The probability of Type II error is quite large.

\(R=\{k \geq 3 \}\)

\(\beta(p) = P_p(k \in R) = P_p(k = 3 \ or \ k = 4 \ or \ k =5 ) = \binom{5}{3} p^3 (1-p)^2 + \binom{5}{4} p^4 (1-p)^1 + \binom{5}{5} p^5(1-p)^0\)

p <- seq(0,1,.01)
beta <- 10*p^3*(1-p)^2 + 5*p^4*(1-p)+p^5
dat <- data.frame(p,beta)
ggplot(dat,aes(x=p,y=beta))+geom_line()

The Type II error decreases, but Type I increases.

Size \(\alpha\) of a test

\[sup_{\theta \in \Theta_0} \beta(\theta) = \alpha\]

In example 1, \(\alpha\)s are respectively

p <- .5
p^5

## [1] 0.03125

10*p^3*(1-p)^2 + 5*p^4*(1-p)+p^5

## [1] 0.5

Level \(\alpha\) of a test

\[sup_{\theta \in \Theta_0} \beta(\theta) \leq \alpha\]

Null hypothesis testing

\(H_0\) and \(H_1\) are treated asymmetrically as \(\alpha\) is fixed (often to .01 or .05) so that the Type I error is less than \(\alpha\).

UMP

A test in class \(\mathcal{C}\) with a power function \(\beta(\theta)\) is the uniformly most powerful (UMP) test of class \(\mathcal{C}\) if \(\beta(\theta) \geq \beta'(\theta)\) for all \(\theta \in \Theta_1\).

UMP level \(\alpha\)

\(\mathcal{C} = \text{ all level } \alpha \text{ tests}\).

p-value

A p-value \(p(X)\) is a test statistics that satisfies \[0 \leq p(X) \leq 1\]
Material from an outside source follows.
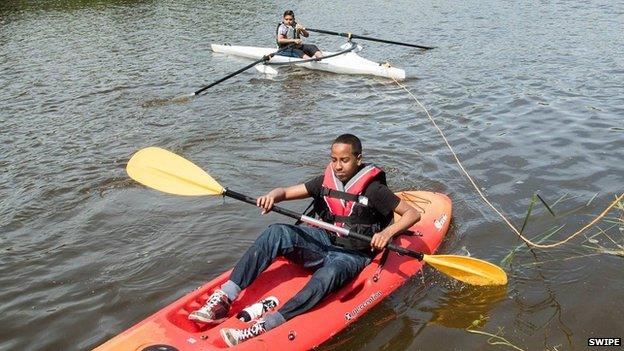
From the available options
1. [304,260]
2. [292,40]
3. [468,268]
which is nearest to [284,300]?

It is valid if \[P_{\theta} \left( p \left( X \right) \leq \alpha\right) \leq \alpha\]

Loss and risk functions

0-1

\(L(\theta,a) = \left\{ \begin{array}{ll} 1 & \mbox{if } \theta \in \Theta_0 \text{ and } a=a_1\\ 1 & \mbox{if } \theta \in \Theta_1 \text{ and } a=a_0 \\ 0 & \text{otherwise} \\ \end{array} \right.\)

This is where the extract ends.